In the central chamber, an altar of the south side of the room was found, made from the hewn rock of the sacred hillside. On it stood a pair of clay feet that had been the idol's base, as well as bits of burnt wood. The idol, or Xoanon (Greek for statue), would have been life-sized and predominantly made of wood, and the ash on the ground suggests that it was burned when the temple was. At the base of the altar were found the remains of more than 400 pottery vessels. Close to the Xoanon there was a mound, a piece of hillside rock, a symbol of the earth, which, along with the sea and the sky, the Minoans considered to be the eternal elements of the world. The sacred stone had been an important part in rituals, for over it libations were poured to the deity.

=== Western chamber ===

In the western chamber, two skeletons were found on the floor, one in the south west corner of the room This body was of a 28-year-old female. She could have been a high priestess of some sort.

The other skeleton was that of a male, he was aged in his late thirties, and 183 cm (6 ft.) tall, and powerfully built, he was lying on his back with his hands covering his face, as if to protect it. The tall man had a ring made of iron and silver on the little finger of his left hand and on his wrist was an engraved seal of “exceptional artistic merit”, this would have obviously been very valuable. His legs were broken and his body was found near the centre of the room next to a platform, at the base of the platform was a trough.

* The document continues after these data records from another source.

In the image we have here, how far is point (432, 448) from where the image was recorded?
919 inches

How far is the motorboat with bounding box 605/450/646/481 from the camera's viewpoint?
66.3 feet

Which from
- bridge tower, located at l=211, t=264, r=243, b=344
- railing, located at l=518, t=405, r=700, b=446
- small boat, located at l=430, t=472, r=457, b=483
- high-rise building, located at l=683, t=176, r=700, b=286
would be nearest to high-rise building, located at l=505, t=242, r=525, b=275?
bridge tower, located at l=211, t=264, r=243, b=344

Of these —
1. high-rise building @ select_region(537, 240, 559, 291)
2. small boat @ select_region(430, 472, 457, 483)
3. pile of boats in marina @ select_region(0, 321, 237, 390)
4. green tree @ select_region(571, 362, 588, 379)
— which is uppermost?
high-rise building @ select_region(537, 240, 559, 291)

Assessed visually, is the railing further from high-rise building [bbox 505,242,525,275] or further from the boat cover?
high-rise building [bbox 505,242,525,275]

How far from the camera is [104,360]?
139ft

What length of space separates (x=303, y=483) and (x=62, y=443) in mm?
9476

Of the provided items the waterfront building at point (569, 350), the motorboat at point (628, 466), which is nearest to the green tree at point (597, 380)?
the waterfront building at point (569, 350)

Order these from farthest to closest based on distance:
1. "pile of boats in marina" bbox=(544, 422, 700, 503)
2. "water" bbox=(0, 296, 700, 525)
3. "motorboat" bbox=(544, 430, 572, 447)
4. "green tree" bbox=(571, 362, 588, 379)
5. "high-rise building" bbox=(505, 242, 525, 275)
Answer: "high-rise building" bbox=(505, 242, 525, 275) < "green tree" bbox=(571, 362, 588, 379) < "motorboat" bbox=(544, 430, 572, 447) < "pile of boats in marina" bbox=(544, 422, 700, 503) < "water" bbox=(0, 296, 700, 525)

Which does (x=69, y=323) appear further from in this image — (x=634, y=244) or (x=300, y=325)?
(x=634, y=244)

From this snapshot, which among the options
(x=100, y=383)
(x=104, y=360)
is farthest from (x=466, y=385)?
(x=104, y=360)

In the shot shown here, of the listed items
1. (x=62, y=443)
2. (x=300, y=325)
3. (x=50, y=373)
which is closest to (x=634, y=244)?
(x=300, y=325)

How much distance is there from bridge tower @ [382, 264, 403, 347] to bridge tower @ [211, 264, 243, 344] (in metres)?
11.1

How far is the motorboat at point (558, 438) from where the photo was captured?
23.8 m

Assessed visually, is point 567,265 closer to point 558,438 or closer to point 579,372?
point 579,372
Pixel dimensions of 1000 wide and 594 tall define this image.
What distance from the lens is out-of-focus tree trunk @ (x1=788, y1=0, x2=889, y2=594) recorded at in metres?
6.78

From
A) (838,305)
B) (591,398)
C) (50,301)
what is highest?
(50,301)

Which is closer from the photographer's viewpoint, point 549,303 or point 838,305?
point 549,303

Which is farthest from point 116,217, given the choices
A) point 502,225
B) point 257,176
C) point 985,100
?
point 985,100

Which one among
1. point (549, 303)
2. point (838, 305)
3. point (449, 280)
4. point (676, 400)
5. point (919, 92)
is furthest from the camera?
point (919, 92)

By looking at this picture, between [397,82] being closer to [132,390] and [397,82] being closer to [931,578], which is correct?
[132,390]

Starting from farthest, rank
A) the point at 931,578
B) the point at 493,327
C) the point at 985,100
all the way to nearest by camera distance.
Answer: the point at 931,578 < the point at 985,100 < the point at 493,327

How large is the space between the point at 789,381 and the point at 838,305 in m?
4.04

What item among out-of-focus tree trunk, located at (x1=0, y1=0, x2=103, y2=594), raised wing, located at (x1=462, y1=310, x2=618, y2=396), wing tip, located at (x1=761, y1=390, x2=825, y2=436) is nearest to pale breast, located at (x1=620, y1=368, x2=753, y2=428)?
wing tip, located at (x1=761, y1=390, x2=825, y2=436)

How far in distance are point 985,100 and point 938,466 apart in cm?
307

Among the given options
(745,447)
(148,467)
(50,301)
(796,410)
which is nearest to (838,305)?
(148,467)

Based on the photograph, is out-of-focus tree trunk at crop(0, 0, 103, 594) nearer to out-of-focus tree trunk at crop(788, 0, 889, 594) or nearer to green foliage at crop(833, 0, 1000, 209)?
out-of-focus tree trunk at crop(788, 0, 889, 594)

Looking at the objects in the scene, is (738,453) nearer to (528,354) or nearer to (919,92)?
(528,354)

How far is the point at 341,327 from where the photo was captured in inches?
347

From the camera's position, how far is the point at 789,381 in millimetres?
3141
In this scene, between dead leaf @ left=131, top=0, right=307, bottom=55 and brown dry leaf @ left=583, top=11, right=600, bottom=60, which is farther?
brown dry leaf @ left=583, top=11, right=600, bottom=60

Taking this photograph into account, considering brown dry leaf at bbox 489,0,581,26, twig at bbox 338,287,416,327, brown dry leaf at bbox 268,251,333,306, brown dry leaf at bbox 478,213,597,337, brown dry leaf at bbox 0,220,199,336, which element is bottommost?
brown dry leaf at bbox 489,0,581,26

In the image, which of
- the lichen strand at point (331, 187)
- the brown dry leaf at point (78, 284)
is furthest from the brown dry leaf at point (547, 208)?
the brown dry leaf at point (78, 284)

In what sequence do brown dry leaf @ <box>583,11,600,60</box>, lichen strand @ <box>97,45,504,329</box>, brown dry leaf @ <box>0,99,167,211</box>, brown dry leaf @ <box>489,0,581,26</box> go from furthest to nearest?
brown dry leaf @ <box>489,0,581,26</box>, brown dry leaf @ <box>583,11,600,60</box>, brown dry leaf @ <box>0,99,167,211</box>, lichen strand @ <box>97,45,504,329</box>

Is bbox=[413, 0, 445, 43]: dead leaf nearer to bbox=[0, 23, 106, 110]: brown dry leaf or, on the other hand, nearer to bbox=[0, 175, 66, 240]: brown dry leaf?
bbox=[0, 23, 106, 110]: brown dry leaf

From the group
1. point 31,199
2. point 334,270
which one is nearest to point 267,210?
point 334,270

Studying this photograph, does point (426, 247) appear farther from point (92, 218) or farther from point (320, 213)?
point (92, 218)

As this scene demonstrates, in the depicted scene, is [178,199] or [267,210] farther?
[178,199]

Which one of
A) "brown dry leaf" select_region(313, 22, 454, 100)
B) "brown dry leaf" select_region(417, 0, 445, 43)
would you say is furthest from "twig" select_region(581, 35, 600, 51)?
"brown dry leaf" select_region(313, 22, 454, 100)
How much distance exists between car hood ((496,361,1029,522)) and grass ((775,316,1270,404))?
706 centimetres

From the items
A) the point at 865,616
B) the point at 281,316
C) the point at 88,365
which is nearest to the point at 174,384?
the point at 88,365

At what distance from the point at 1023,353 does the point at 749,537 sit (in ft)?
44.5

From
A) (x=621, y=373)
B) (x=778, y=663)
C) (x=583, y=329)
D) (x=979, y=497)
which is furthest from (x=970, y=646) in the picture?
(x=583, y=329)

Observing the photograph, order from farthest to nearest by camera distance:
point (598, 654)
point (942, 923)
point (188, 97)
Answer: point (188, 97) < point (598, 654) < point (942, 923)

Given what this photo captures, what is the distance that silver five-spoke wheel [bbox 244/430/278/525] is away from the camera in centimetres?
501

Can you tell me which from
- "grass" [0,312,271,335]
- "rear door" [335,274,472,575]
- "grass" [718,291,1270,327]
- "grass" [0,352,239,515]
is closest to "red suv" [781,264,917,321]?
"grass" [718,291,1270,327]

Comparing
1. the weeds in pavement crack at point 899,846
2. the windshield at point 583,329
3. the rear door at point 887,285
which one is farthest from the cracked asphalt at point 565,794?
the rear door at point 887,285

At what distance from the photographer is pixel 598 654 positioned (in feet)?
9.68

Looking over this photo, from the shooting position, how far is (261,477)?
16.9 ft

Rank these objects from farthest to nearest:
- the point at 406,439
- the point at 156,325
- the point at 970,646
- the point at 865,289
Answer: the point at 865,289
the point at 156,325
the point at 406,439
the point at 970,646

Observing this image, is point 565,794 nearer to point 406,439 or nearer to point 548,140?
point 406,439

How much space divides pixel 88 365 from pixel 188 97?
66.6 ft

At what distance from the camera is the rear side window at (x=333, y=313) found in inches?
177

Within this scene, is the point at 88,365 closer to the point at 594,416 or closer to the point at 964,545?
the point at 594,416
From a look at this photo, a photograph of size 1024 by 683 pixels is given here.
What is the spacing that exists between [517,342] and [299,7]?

On top of the platform another body was found. This was a body of an 18-year-old male; he was found in the foetal position, lying on his right side. His legs were forced back so that his heels were almost touching his thigh, indicating that they were tied there. Amongst the bones was found an ornately engraved knife, it was 40 cm (16 in.) long and weighing more than 400g (14 oz.). Each side of the blade had an incised rendering of an animal head, the snout and tusks of a boar, ears like butterfly wings and slanted eyes like a fox.

=== Debate over human sacrifice ===
Although many still believe that there is substantial evidence for the site being used for the sacrificing of humans, some archaeologists follow the thinking of Dennis Hughes, who points out that the "knife" is actually much more like an ornate spear head that probably fell from the shelves above onto the body, and that there is no evidence at all for the platform that he lies on being an altar.